GOAL OF THE EXERCISE:
An exact reproduction of the data below is expected, free of images.
(Beginning of INPUT FOR THIS TASK)
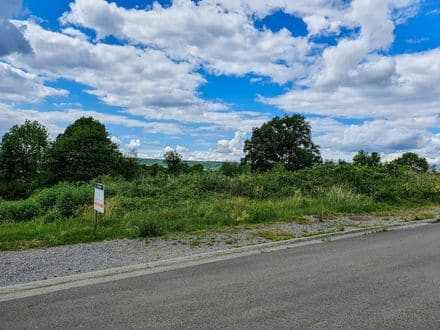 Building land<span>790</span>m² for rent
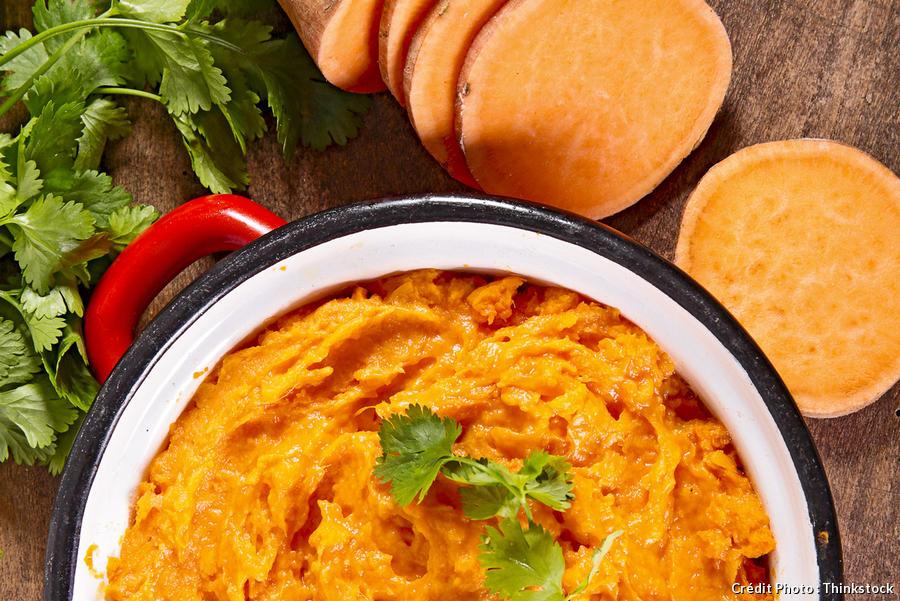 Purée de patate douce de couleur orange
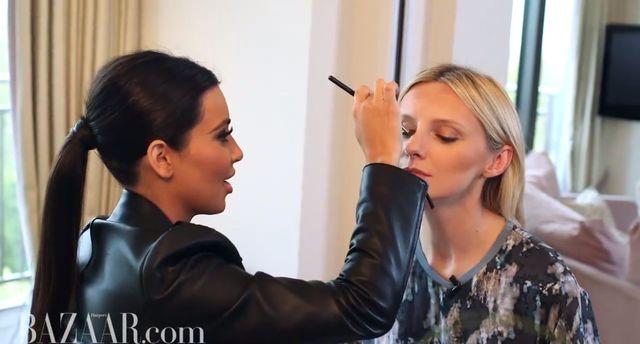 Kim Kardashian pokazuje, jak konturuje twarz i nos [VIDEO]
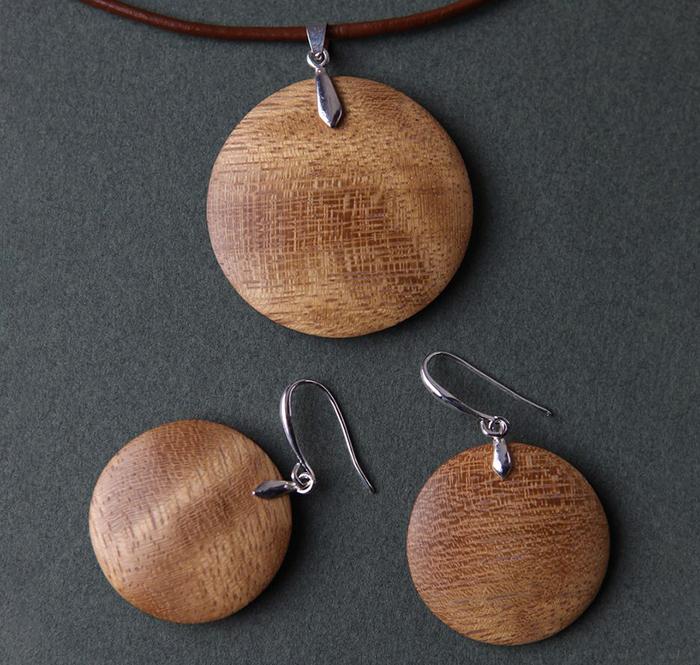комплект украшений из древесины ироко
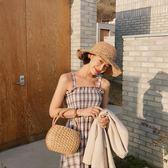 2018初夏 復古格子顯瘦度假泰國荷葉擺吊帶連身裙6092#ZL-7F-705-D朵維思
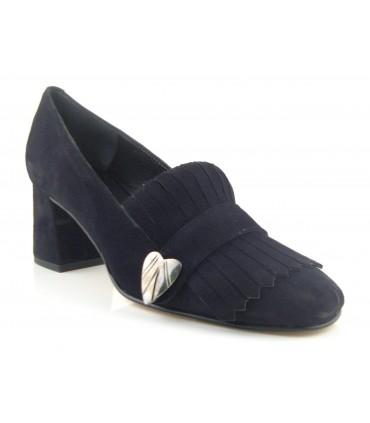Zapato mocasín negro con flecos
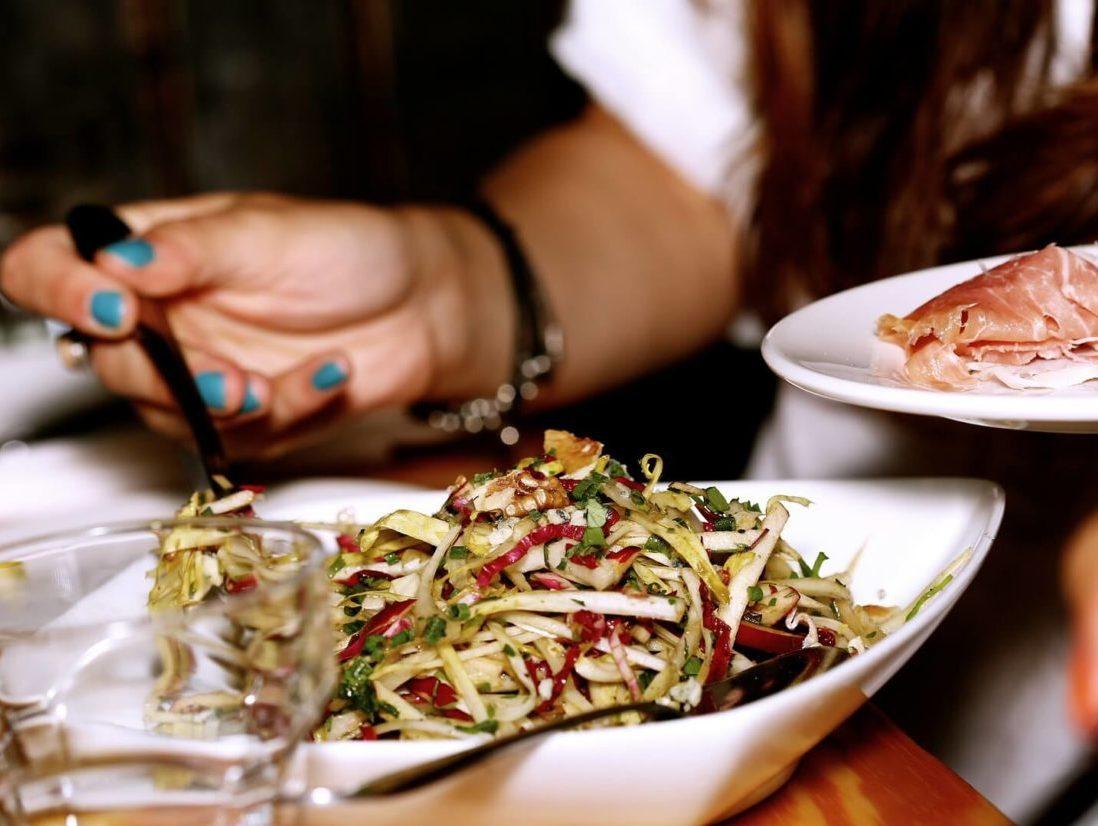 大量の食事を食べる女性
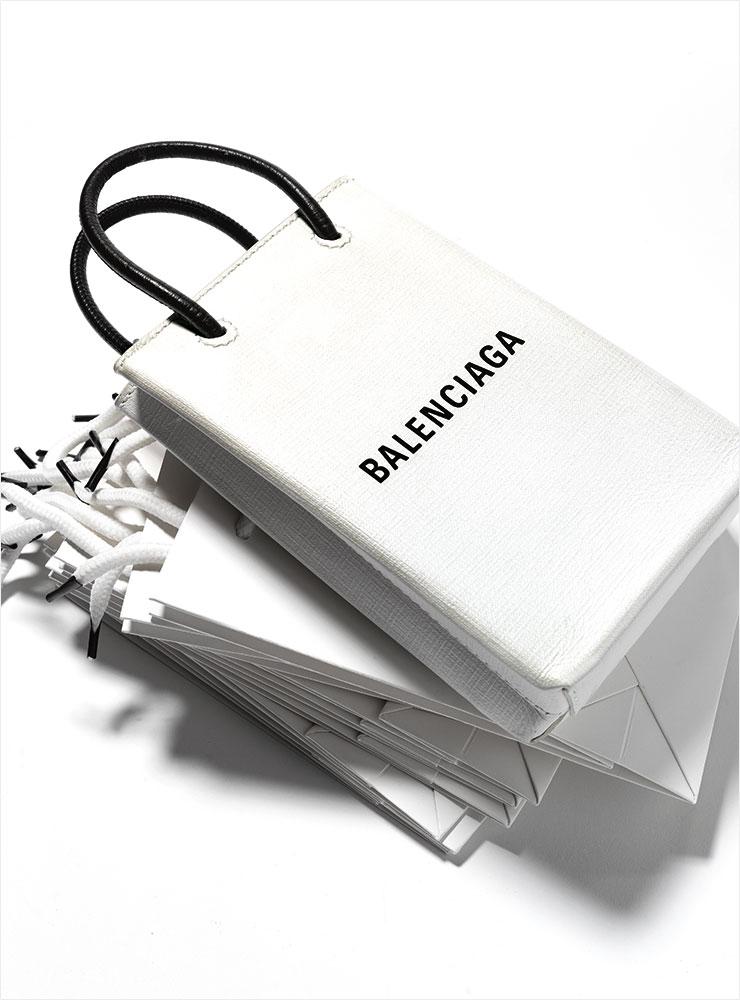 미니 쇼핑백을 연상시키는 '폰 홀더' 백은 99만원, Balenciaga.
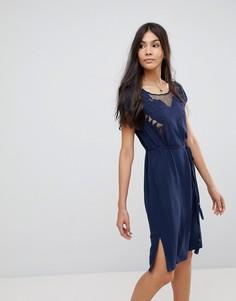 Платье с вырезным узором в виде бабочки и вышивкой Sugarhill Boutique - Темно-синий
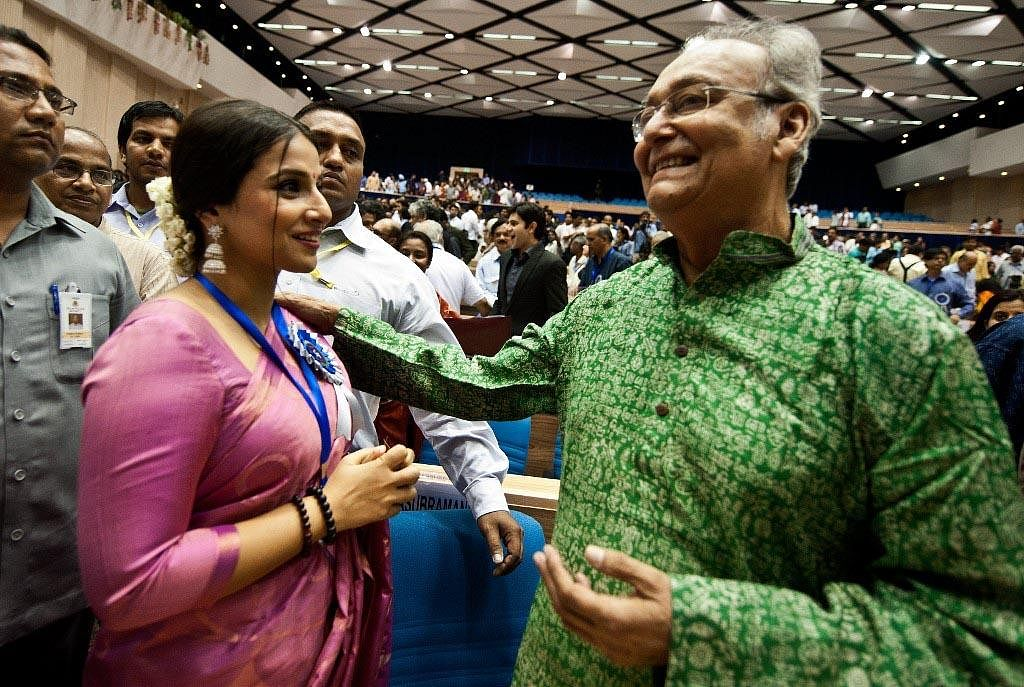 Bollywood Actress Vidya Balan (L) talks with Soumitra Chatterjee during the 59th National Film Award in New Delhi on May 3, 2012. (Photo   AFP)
(End of INPUT FOR THIS TASK)
SOLUTION:
 Building land<span>790</span>m² for rent
 Purée de patate douce de couleur orange
 Kim Kardashian pokazuje, jak konturuje twarz i nos [VIDEO]
комплект украшений из древесины ироко
 2018初夏 復古格子顯瘦度假泰國荷葉擺吊帶連身裙6092#ZL-7F-705-D朵維思
Zapato mocasín negro con flecos
 大量の食事を食べる女性
 미니 쇼핑백을 연상시키는 '폰 홀더' 백은 99만원, Balenciaga.
 Платье с вырезным узором в виде бабочки и вышивкой Sugarhill Boutique - Темно-синий
 Bollywood Actress Vidya Balan (L) talks with Soumitra Chatterjee during the 59th National Film Award in New Delhi on May 3, 2012. (Photo   AFP)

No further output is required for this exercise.